--- SET TASKS ---
1) According to the debate speech, in what year was the original term 17 entered into the constitution?
2) Retype the debate speech from "Some of the" to "this great country." word for word.

--- SUPPLIED PASSAGE ---
========================

Mr. Speaker, it is a pleasure for me to rise in debate on the resolution to amend term 17. I sat as an associate member on the joint special parliamentary committee dealing with this term. I would first like to recognize that it is an extraordinarily difficult issue requiring the wisdom of Solomon to determine how to vote on this matter. I appreciate the fact that it appears to be a free vote in every caucus.
In my remarks I will not be speaking on behalf of my party but rather with respect to my own conscience as it was formed in the process of those hearings and through the contact I have had with many people in Newfoundland.
I would like to comment on the very passionate remarks of the hon. member who preceded me. She spoke about deep divisions in Newfoundland and the witnesses who appeared at the joint committee speaking about the “torture” they underwent over this ongoing and divisive debate.
Many of the witnesses that appeared before the committee expressed deep and passionately held views in opposition to this proposed term. They are among the minority, perhaps the minority of the minority but a minority nevertheless, who feel that this amendment would alienate from them a constitutional right which is central to their privileges as citizens of Canada and of Newfoundland and Labrador.
By no means is there unanimity in Newfoundland with respect to this amendment. In fact every Newfoundlander I have heard from directly as a member of Parliament has been encouraging me to exercise our constitutional authority to oppose this application.
I rise not to oppose a unanimous consensus of the province of Newfoundland but rather to speak on behalf of the small number of people in that province who feel their minority rights are being trounced upon by the process in which we are now engaged.
What does this amendment do? It replaces the original term 17 that was entered into the constitution at the time of confederation of Newfoundland and Labrador in 1949, with a new term which would continue to recognize education as a provincial responsibility, and quite rightly so, and which would remove forever and extinguish permanently the denominational right to govern schools and school systems in a denominational character that was enshrined in 1949.
It would replace those rights with a general guarantee of access to courses in religion that are not specific to a religious denomination and in section 3 to religious observances that shall be permitted in a school where requested by parents. Let us be quite clear about what this does. It removes a right.
Some of the proponents of this amendment will say that we are not talking about minority rights because, after all, 97% of Newfoundlanders and Labradorians come under the coverage of the seven denominations affected. I think that is really pettifogging. I think it is quibbling with constitutional concepts. Whether it is minority rights, religious rights, acquired rights, vested rights or entrenched rights does not matter one whit.
To quote from an esteemed member of the House, the hon. member for Lac-Saint-Louis, in the debate on a similar initiative in the Quebec legislature many years ago, “rights are rights are rights”. I do not care how we cut them up, how we parse them, what terminology we apply, we are talking about guarantees that were extended to certain communities in the formation of the country, in this case in the incorporation of Newfoundland into this great country.
What kind of rights are we talking about when it comes to the rights of parents to direct their children in a particular religious tradition? The Minister of Intergovernmental Affairs and many proponents of this amendment have said that the right to publicly funded denominational education does not constitute a fundamental right as long as parents have access to that kind of education, be it privately funded or otherwise.
In other words, they say that this is not like the right to exercise religion or the right to freedom of expression, which they argue are fundamental rights. Instead they suggest we are dealing with an entitlement, namely the entitlement to use the public purse to finance denominational education.

========================

--- MATERIAL SHOWN ---
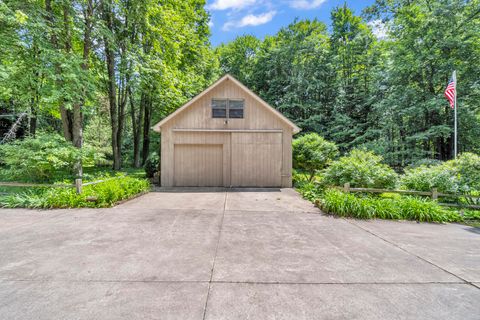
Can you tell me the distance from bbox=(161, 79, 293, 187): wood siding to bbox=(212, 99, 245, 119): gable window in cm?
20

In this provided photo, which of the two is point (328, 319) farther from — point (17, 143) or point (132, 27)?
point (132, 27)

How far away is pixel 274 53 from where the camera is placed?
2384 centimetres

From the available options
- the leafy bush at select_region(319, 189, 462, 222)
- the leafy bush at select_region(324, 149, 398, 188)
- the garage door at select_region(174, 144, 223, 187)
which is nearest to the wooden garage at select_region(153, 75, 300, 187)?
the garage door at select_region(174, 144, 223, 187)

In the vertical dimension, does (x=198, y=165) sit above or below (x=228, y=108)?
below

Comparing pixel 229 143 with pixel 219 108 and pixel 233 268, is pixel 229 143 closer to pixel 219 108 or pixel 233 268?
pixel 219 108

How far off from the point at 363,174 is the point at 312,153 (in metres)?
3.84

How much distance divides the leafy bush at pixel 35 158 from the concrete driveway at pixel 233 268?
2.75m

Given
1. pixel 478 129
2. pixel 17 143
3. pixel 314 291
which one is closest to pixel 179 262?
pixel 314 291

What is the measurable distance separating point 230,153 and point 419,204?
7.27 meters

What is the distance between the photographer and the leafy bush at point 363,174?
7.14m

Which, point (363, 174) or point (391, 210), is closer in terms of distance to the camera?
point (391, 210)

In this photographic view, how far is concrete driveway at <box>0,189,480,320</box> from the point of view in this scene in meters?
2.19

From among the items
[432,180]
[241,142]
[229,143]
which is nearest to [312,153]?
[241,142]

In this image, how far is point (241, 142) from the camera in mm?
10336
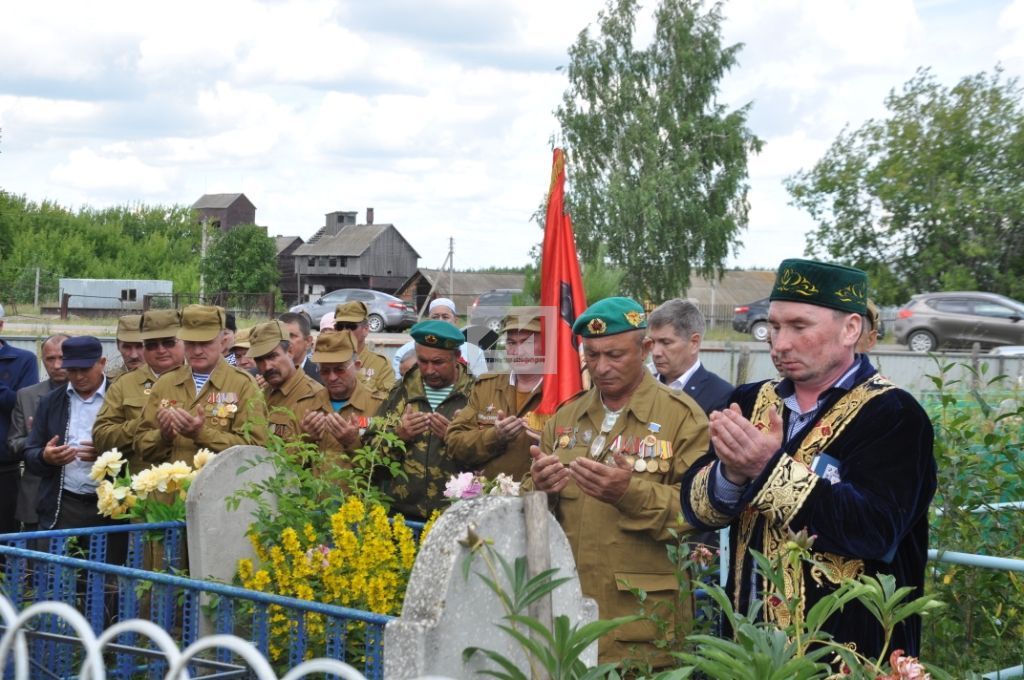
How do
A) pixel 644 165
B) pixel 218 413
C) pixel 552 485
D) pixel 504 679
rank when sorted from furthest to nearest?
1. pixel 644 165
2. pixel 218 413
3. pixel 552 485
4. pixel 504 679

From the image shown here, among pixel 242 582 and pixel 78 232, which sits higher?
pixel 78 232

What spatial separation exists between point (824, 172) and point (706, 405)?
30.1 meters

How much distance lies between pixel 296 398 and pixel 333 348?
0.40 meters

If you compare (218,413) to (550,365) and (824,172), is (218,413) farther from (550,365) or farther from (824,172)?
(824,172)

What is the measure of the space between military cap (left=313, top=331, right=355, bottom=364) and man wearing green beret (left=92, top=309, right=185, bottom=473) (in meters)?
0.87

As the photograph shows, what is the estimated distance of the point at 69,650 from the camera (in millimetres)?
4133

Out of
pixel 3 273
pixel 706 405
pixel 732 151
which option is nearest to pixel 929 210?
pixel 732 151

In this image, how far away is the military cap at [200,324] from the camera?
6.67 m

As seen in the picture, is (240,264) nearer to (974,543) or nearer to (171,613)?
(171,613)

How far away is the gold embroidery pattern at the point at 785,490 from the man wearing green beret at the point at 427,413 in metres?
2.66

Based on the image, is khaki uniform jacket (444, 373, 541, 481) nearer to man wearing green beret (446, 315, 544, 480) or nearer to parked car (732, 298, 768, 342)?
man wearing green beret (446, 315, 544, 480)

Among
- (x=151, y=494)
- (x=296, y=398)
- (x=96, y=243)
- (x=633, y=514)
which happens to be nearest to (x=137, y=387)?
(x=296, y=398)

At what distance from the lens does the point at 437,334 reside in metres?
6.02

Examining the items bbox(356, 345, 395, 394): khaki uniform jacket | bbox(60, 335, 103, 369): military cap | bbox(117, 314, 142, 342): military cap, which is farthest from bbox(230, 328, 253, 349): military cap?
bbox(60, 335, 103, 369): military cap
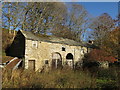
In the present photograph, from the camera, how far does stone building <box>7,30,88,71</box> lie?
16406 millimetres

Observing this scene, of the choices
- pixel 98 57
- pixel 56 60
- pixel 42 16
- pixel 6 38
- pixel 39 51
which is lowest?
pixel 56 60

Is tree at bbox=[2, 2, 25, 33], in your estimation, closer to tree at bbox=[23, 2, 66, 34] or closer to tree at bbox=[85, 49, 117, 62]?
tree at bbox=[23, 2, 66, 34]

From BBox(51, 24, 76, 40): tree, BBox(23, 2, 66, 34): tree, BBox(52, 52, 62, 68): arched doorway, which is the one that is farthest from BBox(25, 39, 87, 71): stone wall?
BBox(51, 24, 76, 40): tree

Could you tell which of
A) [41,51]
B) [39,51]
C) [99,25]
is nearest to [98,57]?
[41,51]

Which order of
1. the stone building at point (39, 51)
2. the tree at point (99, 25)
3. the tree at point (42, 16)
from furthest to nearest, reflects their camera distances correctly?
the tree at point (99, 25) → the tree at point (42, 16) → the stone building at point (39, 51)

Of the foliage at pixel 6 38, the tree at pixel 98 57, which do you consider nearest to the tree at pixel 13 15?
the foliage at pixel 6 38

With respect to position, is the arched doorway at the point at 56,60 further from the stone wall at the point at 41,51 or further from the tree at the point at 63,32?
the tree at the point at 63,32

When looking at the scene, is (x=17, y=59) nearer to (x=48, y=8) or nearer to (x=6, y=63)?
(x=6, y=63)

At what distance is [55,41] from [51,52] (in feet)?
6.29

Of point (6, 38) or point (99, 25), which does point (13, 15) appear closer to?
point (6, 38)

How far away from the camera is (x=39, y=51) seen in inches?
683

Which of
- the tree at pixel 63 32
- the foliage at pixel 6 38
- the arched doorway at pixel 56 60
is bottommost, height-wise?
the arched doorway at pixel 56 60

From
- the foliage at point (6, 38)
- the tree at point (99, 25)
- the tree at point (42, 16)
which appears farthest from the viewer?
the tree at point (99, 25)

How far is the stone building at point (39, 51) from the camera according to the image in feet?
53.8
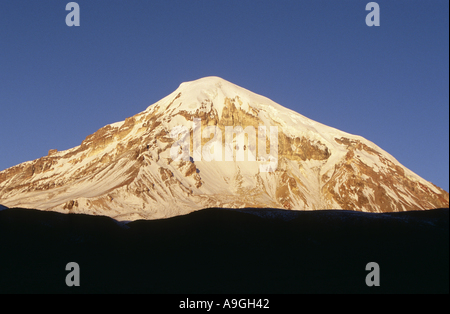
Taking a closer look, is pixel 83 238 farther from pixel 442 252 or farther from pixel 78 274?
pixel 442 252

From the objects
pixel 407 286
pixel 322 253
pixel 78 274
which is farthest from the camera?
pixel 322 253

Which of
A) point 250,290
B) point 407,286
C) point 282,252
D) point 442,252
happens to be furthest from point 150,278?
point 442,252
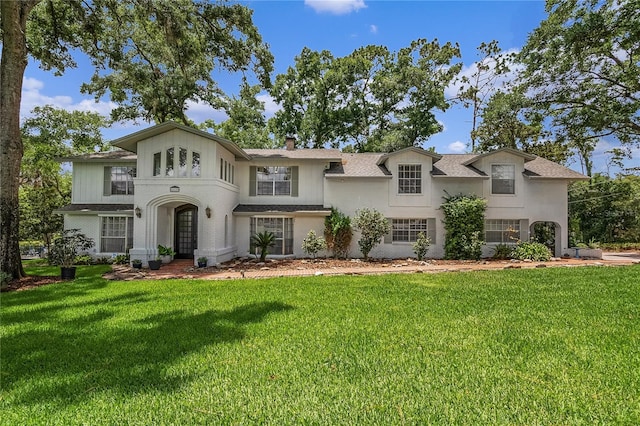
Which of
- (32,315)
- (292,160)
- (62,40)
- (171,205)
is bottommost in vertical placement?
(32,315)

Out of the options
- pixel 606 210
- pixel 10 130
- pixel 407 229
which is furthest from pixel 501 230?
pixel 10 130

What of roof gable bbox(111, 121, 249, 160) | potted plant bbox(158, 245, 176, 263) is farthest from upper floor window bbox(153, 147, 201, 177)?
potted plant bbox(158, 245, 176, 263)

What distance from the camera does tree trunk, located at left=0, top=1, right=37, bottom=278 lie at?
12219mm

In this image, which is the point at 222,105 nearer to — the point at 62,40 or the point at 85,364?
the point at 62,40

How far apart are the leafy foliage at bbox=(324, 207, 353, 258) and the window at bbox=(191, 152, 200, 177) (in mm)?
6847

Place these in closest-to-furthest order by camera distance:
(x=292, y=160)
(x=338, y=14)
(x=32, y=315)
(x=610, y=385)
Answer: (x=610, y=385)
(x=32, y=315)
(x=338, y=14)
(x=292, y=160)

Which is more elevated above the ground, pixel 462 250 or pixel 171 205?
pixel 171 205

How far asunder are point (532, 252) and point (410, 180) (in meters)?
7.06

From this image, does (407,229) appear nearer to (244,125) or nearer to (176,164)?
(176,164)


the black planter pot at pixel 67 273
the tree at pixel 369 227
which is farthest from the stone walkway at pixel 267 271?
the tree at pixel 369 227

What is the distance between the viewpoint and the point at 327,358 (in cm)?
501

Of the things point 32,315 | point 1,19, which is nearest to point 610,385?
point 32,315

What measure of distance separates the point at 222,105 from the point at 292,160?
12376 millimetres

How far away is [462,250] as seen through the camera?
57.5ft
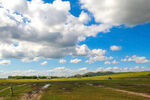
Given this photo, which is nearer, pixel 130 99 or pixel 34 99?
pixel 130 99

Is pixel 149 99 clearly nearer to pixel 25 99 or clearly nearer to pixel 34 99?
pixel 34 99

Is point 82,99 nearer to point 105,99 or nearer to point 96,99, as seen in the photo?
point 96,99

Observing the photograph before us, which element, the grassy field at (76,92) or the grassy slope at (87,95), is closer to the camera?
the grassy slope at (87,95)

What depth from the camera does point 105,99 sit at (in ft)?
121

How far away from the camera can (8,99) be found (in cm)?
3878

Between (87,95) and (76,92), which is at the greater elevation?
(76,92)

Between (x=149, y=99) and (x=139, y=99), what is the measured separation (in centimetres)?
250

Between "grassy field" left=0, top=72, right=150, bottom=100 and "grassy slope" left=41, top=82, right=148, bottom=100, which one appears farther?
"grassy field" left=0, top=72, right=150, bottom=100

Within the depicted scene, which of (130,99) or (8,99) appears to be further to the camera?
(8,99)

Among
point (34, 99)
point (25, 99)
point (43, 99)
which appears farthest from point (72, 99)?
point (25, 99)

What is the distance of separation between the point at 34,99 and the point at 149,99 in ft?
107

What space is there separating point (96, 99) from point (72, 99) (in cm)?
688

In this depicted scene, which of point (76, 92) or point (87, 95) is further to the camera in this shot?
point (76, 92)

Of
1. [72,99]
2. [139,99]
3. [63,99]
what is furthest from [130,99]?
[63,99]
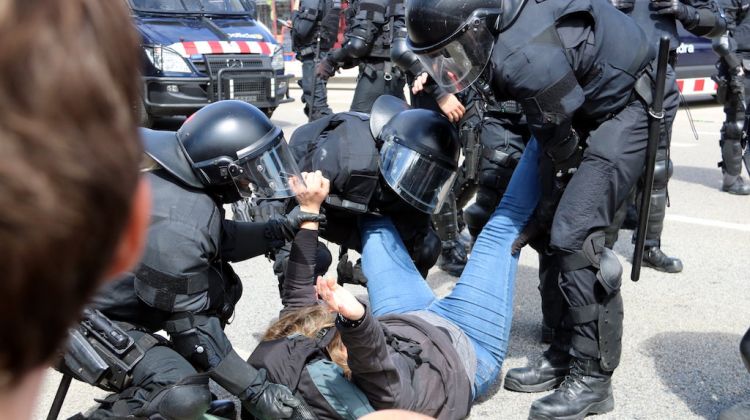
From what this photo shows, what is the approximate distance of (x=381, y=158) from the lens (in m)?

========================

--- RESPONSES PER TASK ---
1) 1949, when Newfoundland and Labrador joined confederation.

2)
Some of the proponents of this amendment will say that we are not talking about minority rights because, after all, 97% of Newfoundlanders and Labradorians come under the coverage of the seven denominations affected. I think that is really pettifogging. I think it is quibbling with constitutional concepts. Whether it is minority rights, religious rights, acquired rights, vested rights or entrenched rights does not matter one whit.
To quote from an esteemed member of the House, the hon. member for Lac-Saint-Louis, in the debate on a similar initiative in the Quebec legislature many years ago, “rights are rights are rights”. I do not care how we cut them up, how we parse them, what terminology we apply, we are talking about guarantees that were extended to certain communities in the formation of the country, in this case in the incorporation of Newfoundland into this great country.